Over time, the content starts to morph. The writers begin focusing more and more on making money via links and less on the user experience. Whereas the blog started with content directed towards the intended reader, the content eventually turns into more of an author-first mentality. Soon, 60-70% of posts are focused first on writing compelling sales copy to get the reader to click. The blog morphs from one focused on entertaining and educating the reader to selling products.
Recently, I’ve seen a staggering increase in affiliate links from bloggers and writers.

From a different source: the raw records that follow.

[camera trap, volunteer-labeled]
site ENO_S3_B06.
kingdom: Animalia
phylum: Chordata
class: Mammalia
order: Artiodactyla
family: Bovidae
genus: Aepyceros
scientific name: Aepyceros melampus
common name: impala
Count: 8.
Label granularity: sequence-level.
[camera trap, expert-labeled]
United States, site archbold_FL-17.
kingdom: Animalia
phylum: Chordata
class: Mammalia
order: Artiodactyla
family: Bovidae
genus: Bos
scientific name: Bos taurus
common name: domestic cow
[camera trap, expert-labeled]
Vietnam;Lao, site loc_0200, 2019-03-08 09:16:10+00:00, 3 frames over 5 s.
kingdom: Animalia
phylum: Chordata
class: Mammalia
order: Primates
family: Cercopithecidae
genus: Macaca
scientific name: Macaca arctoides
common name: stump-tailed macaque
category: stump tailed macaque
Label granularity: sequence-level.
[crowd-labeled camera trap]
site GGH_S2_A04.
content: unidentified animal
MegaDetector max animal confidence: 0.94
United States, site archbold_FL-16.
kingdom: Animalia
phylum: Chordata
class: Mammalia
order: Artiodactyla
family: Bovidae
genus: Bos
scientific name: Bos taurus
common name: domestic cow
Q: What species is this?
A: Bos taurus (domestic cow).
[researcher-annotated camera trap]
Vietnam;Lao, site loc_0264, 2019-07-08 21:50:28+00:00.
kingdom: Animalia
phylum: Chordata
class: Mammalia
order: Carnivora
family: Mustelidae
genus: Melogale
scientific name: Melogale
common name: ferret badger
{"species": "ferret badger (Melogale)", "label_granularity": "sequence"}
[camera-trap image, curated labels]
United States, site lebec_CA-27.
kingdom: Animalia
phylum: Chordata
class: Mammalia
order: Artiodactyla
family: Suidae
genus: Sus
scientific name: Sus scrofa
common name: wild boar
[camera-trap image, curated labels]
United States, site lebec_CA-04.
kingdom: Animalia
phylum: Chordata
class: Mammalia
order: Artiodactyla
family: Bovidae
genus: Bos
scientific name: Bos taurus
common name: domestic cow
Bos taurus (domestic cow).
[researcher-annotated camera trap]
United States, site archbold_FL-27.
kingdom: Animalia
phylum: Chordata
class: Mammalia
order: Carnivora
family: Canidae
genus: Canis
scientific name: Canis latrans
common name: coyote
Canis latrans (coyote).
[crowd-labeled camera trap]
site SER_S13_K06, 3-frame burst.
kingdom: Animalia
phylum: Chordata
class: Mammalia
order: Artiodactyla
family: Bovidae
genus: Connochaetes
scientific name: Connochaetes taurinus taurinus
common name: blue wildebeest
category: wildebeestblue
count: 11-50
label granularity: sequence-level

They spend months and years gaining the trust of their readers only to pump their posts full of affiliate links in an attempt to make a buck. There are several problems with this strategy:
1. The writer ends up endorsing products they don’t believe in.
Most admirable writers and bloggers will limit their affiliate links to only products that they fully endorsed – meaning the products mesh with their philosophy and methods. Over time however, morals get tossed out for money.
In fact, businesses are now springing up with the ability to mark-up sites with affiliate links and give the author a cut of any products sold. The author doesn’t necessarily know anything about the products themselves. The links are simply placed based on keywords. So, now writers are selling products they don’t even know about?
2. A reader’s trust for a few bucks is a shitty trade.
I’ll admit – if I see several posts in a row riddled with affiliate links, I’m not coming back. It’s the same story of the best-friend-turned-salesman. There are a lot of ways to completely lose your readers. Littering your posts with affiliate links is a surefire way to do it.
3. Affiliate links are a sad way to repay your readers for tuning in.
So, awhile back, I pre-ordered a book from some top fitness professionals. They had a captive audience and led an astonishingly successful book launch that put them on the bestsellers list.
To help springboard sales, they came up with incentive plans to encourage readers to pre-order their book (pre-orders force bookstores to order more initial copies). I, like many others, jumped on the bandwagon. One of the gifts for pre-ordering the book came in the form of bonus materials that were left out of the final print. After thoroughly enjoying the book, I was eager to jump into the extra chapters.
About 2-3 pages in, I was stunned.
Sure, the content was cleverly written, interesting, and funny, but I couldn’t help but notice the amount of product links present. Since the extra materials were in PDF format, readers had to either view them from an e-reader or their laptop making them a captive audience for links. Nearly every product I saw had a link of some sort.
That’s how you repay readers for pre-ordering your book? By passing along bonus material that’s also stocked full of affiliate links to make another buck?
Simply put, writing a post/essay/book with the sole intention being getting your readers to click your link is a shitty way to do business.
Is There a Better Way?
I’d be foolish to write an entire post demonizing affiliate links and then resolve that there was no other way for bloggers and writers to monetize their site. There are, of course, many alternatives. Some are a bit more intrusive; others blend in more with the content:
- Banner ads
- Sponsored content
- Guest posts
- Creating products
In my opinion, the last one is the way to go. You have the opportunity to build something that helps you to monetize your site while also providing value to others. Several bloggers like Chris Guillebeau and Leo Babauta have both done this successfully. They’ve built a readership with great content, and then, earned revenue through creating products.
Ultimately, which strategy you choose depends on your specific strengths and your individual situation. However, in my opinion, affiliate links are not the secret to success. Right now, they’re exploding with popularity. In the end however, they ruin reader confidence and end up destroying blog content.
Instead, build something that matters, and people will pay you for it.